Australia — Majority of Australian deaths are caused due to ocean rip currents than combined bushfires, cyclones, floods, and shark attacks, according to a University of New South Wales (UNSW) study.
For the study, researchers analysed the data from Australia’s National Coronial Information System from 2004 to 2011.
They found that rip currents are accounted for average 21 human casualties every year when compared to 5.9 bushfire deaths, 4.3 floods victims, 7.5 cyclone fatalities and 1 shark death. Males represented most rip-related deaths with 84.5 percent while females accounted for 15.5 deaths. Deaths from rip currents were more prevalent in age group 25 to 29 with 14.1 percent followed by 12.7 percent in the 20 to 24 age bracket.
“Rips account for greater overall loss of human life than other high profile natural hazards. Yet they do not get anywhere near as much attention and dedicated funding,” Dr Rob Brander, a coastal geomorphologist at UNSW and lead author of the study, said in a statement.

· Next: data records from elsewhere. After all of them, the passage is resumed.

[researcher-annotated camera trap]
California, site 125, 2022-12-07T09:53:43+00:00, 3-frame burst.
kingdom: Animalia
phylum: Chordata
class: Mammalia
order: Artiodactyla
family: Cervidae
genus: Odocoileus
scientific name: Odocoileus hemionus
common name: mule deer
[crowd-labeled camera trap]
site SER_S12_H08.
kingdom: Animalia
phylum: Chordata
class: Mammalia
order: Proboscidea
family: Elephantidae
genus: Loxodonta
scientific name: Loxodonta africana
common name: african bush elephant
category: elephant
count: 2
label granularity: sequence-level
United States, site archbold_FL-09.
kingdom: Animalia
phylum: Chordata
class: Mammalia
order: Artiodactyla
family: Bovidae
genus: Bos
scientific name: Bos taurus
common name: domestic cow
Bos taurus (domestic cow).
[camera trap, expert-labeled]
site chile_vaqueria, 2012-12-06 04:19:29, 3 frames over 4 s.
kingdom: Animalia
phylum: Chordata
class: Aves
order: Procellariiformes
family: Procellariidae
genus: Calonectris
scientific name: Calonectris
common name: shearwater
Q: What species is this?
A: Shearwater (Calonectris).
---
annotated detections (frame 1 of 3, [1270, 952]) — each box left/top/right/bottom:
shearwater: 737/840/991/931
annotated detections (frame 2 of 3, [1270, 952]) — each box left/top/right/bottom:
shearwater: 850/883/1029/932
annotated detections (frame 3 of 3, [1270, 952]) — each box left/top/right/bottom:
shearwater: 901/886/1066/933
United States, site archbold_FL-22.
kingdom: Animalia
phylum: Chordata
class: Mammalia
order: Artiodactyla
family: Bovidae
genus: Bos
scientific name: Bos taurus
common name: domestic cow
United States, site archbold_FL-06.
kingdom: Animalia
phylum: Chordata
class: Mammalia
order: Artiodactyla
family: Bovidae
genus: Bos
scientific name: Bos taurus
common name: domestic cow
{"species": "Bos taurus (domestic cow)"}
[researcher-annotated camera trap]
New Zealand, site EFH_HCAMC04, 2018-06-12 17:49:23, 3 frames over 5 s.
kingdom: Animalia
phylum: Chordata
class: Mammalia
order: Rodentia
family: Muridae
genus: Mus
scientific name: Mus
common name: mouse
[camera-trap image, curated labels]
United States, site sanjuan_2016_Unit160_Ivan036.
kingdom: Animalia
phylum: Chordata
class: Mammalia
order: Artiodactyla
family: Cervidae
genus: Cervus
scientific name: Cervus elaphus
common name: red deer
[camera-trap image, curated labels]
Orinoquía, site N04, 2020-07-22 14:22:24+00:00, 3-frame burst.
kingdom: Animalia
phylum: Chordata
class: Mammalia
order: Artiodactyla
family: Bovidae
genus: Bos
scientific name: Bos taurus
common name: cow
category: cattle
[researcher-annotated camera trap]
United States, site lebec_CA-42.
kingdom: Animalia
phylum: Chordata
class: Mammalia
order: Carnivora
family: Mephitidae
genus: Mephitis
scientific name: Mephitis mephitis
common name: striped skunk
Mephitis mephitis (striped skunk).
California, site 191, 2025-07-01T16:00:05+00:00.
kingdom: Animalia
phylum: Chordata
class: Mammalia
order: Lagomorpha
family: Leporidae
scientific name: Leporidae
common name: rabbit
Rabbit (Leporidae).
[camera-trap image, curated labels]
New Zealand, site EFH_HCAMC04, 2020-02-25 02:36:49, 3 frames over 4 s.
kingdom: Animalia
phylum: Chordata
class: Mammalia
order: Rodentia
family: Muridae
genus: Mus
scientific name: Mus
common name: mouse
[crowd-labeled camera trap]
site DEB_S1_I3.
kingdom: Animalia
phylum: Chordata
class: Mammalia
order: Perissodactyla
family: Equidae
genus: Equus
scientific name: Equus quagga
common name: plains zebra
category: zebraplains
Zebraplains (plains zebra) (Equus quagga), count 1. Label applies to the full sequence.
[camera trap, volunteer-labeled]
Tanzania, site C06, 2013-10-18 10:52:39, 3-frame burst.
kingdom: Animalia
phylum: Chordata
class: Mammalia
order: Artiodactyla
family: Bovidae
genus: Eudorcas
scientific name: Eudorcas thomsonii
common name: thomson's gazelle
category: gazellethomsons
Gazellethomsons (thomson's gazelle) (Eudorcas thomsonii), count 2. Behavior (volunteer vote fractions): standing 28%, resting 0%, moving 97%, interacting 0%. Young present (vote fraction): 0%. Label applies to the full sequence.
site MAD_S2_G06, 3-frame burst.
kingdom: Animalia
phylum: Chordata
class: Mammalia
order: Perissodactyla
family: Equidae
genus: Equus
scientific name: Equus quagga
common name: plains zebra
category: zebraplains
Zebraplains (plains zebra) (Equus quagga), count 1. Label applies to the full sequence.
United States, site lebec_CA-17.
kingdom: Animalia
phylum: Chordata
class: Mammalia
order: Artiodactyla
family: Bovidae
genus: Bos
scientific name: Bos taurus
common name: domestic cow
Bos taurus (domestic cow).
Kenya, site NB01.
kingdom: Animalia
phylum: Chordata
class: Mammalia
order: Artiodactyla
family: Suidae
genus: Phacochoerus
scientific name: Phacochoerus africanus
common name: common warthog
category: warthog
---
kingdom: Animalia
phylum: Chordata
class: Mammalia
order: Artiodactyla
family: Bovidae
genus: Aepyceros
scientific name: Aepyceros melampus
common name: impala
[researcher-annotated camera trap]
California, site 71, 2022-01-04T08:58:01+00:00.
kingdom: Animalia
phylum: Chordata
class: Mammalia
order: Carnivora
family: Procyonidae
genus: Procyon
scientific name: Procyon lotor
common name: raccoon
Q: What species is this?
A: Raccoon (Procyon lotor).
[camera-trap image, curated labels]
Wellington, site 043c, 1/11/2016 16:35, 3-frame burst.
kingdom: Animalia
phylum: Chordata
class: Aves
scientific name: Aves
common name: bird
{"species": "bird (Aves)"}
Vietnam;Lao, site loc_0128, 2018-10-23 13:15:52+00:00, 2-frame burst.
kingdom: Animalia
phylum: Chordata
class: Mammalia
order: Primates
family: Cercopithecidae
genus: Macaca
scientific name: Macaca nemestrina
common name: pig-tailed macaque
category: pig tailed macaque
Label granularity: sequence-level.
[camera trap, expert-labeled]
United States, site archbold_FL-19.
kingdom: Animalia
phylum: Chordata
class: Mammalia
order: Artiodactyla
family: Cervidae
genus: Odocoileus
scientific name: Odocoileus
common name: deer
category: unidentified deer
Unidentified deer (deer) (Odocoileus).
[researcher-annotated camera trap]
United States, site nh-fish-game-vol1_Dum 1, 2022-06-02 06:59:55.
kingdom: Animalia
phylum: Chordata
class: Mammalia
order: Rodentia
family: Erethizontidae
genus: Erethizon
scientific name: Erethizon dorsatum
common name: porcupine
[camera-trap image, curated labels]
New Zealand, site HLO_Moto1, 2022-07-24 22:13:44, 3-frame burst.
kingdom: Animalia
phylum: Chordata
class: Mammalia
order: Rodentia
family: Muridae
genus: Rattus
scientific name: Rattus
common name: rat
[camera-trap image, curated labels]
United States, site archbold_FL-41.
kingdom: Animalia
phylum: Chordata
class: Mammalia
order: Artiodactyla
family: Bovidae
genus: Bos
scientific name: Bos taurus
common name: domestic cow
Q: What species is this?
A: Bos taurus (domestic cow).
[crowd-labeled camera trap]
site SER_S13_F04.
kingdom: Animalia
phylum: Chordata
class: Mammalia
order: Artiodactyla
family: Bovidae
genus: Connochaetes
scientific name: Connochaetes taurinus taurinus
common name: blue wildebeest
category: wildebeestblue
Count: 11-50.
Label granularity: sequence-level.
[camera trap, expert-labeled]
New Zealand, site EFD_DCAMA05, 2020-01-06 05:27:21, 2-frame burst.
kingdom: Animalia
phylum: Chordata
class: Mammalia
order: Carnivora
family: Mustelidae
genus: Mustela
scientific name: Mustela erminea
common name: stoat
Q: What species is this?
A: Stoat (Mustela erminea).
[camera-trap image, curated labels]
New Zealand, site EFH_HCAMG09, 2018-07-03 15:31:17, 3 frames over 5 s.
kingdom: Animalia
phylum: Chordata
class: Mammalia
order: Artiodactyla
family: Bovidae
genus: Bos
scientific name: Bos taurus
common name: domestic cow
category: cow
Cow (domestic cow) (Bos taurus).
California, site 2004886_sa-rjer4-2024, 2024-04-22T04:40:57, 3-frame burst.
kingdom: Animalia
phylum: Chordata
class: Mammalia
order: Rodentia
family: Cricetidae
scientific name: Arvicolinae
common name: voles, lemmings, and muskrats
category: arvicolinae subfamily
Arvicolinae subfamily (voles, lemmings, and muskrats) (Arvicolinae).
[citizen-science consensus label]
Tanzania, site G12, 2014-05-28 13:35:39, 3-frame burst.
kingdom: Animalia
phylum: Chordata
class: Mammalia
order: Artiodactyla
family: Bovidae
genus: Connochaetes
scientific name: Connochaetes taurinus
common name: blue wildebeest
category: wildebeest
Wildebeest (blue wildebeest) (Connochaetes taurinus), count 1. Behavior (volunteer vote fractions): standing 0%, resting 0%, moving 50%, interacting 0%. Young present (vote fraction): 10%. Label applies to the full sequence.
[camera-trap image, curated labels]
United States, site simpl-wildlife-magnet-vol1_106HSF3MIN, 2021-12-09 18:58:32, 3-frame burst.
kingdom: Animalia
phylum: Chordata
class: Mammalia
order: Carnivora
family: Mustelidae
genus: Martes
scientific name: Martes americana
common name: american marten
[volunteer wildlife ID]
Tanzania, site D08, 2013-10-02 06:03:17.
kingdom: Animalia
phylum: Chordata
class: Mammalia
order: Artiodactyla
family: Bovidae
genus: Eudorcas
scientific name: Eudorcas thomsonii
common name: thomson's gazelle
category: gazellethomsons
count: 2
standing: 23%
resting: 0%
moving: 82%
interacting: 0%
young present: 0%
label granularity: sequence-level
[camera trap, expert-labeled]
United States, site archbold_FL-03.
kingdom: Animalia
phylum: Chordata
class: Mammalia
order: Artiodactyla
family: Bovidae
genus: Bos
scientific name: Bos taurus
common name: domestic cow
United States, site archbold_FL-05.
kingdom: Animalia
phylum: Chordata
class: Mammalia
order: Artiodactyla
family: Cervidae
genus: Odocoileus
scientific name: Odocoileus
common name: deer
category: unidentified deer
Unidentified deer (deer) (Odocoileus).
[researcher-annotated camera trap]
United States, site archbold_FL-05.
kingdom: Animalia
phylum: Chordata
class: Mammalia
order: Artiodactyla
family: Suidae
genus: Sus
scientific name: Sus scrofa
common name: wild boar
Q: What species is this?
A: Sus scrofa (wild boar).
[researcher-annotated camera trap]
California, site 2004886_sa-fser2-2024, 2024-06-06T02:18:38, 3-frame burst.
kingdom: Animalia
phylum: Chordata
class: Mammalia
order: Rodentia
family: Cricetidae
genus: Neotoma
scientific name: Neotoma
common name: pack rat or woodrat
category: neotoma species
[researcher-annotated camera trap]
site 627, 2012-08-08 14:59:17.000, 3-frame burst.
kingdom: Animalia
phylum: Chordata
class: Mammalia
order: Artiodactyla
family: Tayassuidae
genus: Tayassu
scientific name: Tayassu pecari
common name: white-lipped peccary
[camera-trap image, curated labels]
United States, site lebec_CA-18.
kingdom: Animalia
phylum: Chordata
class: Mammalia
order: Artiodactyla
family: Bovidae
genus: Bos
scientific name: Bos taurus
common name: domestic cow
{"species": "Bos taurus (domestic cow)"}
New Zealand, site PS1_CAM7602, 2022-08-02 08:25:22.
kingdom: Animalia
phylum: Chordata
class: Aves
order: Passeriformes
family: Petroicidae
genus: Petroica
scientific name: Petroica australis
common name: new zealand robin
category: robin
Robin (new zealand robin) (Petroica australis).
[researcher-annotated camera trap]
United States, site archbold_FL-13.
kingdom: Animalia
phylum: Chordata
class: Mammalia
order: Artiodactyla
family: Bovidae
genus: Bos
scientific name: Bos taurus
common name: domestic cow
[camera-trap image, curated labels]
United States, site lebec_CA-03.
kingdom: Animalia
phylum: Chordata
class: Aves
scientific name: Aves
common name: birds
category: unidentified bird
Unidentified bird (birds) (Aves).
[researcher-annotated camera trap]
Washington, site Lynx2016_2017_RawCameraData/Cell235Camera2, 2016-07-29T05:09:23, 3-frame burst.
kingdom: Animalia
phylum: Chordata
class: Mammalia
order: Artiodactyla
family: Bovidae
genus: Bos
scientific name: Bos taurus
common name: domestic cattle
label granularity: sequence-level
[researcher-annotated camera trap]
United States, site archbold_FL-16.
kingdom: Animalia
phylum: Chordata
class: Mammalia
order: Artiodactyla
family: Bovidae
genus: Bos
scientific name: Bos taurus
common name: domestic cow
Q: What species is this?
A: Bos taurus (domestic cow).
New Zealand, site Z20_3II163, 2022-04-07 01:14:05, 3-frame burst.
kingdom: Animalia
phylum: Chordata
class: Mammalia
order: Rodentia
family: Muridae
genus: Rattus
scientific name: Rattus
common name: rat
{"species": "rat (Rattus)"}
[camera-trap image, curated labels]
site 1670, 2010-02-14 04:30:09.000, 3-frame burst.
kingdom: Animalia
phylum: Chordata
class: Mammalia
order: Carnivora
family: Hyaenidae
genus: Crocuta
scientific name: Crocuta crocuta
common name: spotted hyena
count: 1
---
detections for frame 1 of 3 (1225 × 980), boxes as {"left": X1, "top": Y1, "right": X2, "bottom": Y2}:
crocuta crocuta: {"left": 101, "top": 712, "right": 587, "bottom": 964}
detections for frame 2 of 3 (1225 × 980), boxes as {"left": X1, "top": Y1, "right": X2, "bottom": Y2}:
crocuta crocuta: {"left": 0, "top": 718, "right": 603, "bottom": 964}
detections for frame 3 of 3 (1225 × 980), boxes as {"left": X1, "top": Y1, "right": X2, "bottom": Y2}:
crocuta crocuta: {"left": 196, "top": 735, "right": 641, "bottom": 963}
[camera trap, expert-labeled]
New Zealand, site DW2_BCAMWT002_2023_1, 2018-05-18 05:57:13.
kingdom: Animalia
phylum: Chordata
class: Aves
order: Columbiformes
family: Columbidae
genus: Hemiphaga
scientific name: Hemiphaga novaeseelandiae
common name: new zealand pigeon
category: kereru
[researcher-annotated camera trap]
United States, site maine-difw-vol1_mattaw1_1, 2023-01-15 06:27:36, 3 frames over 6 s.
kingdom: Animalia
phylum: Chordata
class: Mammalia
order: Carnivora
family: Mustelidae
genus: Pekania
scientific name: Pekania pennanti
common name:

“And this is likely to be an underestimate because there has to be a witness to an event who saw the person was caught in a rip, and then this information has to be included in the coronial report.”
Brander’s team also used information from the Australian Emergency Management Institute National Disaster Database to identify the average number of deaths caused by rips, natural disasters and shark attacks since the mid-to-late 1800s.
“Other types of hazards, like bushfires, have the capacity to claim large numbers of lives in a single event. On the other hand, rip currents are almost always present and rarely result in more than one death at a time. But in the end, more people die as a result of them,” said Brander, Australia’s top rip expert.
The study is published in the journal Natural Hazards and Earth Science Systems.
‘Unlike a disaster where there is a mass loss of life from one incident, rip currents do not have that shock value,” Brander said. ”Someone will drown, and then someone else will drown a few days later in a different location. It is not widely reported and people become complacent about the severity of the hazard,” Sydney Morning Herald reports.
”Studies show Australians do not understand rips and cannot identify rips as well as they think they can.”